*** MATERIAL FOR THIS EXERCISE

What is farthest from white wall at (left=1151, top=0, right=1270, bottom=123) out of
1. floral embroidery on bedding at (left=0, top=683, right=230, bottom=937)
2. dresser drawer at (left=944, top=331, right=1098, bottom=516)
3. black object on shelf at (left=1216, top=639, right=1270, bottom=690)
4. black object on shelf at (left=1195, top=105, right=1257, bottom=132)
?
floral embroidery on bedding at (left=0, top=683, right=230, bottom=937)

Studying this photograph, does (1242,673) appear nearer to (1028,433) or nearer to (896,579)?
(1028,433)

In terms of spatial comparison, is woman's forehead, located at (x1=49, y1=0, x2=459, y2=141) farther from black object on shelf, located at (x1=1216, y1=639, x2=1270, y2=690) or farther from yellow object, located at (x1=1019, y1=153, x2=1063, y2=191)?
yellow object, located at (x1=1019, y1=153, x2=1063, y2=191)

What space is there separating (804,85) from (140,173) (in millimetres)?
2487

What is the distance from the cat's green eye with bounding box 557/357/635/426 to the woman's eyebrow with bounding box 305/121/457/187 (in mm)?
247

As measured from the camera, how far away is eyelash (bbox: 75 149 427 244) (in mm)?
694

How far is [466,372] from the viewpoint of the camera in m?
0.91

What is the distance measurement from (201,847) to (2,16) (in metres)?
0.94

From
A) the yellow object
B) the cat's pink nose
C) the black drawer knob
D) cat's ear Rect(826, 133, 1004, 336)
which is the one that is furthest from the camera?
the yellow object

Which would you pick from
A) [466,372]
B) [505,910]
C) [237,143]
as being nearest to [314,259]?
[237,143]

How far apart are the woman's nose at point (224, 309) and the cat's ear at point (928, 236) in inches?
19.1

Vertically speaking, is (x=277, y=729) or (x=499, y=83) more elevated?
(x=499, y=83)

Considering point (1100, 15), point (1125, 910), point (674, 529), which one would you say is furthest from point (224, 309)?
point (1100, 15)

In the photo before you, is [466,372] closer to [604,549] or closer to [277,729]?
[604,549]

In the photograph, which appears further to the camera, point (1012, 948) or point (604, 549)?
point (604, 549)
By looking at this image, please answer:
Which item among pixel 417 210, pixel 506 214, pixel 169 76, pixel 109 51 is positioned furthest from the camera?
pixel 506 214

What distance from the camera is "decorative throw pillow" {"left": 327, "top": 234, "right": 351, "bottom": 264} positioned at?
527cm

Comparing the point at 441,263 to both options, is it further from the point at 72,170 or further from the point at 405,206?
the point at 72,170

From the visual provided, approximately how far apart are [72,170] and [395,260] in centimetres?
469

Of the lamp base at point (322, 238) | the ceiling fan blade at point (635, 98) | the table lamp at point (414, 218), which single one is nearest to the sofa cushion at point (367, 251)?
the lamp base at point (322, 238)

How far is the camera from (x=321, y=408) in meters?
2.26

******

Print all of the records above word for word, in their original order.

What is farthest from white wall at (left=1151, top=0, right=1270, bottom=123) out of
1. floral embroidery on bedding at (left=0, top=683, right=230, bottom=937)
2. dresser drawer at (left=944, top=331, right=1098, bottom=516)
3. black object on shelf at (left=1216, top=639, right=1270, bottom=690)
4. black object on shelf at (left=1195, top=105, right=1257, bottom=132)
?
floral embroidery on bedding at (left=0, top=683, right=230, bottom=937)

Studying this photograph, does (1242,673) appear nearer to (1028,433) or nearer to (896,579)?
(1028,433)

In terms of spatial comparison, is woman's forehead, located at (x1=49, y1=0, x2=459, y2=141) farther from black object on shelf, located at (x1=1216, y1=639, x2=1270, y2=690) or farther from yellow object, located at (x1=1019, y1=153, x2=1063, y2=191)?
yellow object, located at (x1=1019, y1=153, x2=1063, y2=191)

What space is there separating (804,85) from (140,173) (in millimetres)?
2487

What is the distance from the cat's green eye with bounding box 557/357/635/426 to the woman's eyebrow with bounding box 305/121/457/187 (in mm)?
247

As measured from the camera, how far away is eyelash (bbox: 75 149 427 244) (in mm)?
694

How far is [466,372] from the viewpoint of the camera in m?
0.91

What is the distance measurement from (201,847) to (2,16) (in metres)?
0.94

From
A) the yellow object
B) the cat's pink nose
C) the black drawer knob
D) cat's ear Rect(826, 133, 1004, 336)
which is the one that is furthest from the camera?
the yellow object

Which would you pick from
A) [466,372]
B) [505,910]
C) [237,143]
as being nearest to [314,259]?
[237,143]

How far apart are the woman's nose at point (224, 309) and the cat's ear at point (928, 236) in inches?
19.1

Vertically speaking, is (x=277, y=729) or (x=499, y=83) more elevated?
(x=499, y=83)

Considering point (1100, 15), point (1125, 910), point (674, 529), which one would you say is furthest from point (224, 309)?
point (1100, 15)

In the photo before you, is [466,372] closer to [604,549] or closer to [277,729]?
[604,549]

In the photograph, which appears further to the camera, point (1012, 948) or point (604, 549)?
point (604, 549)
By looking at this image, please answer:
Which item among pixel 417 210, pixel 506 214, pixel 169 76, pixel 109 51 is positioned furthest from the camera?
pixel 506 214

What distance from the camera is "decorative throw pillow" {"left": 327, "top": 234, "right": 351, "bottom": 264} positioned at?
527cm

Comparing the point at 441,263 to both options, is it further from the point at 72,170 or further from the point at 405,206?
the point at 72,170

From the visual provided, approximately how far apart are [72,170] and [395,260] in centimetres?
469

Of the lamp base at point (322, 238) | the ceiling fan blade at point (635, 98) | the table lamp at point (414, 218), which single one is nearest to the sofa cushion at point (367, 251)?
the lamp base at point (322, 238)

How far is the camera from (x=321, y=408) in meters?
2.26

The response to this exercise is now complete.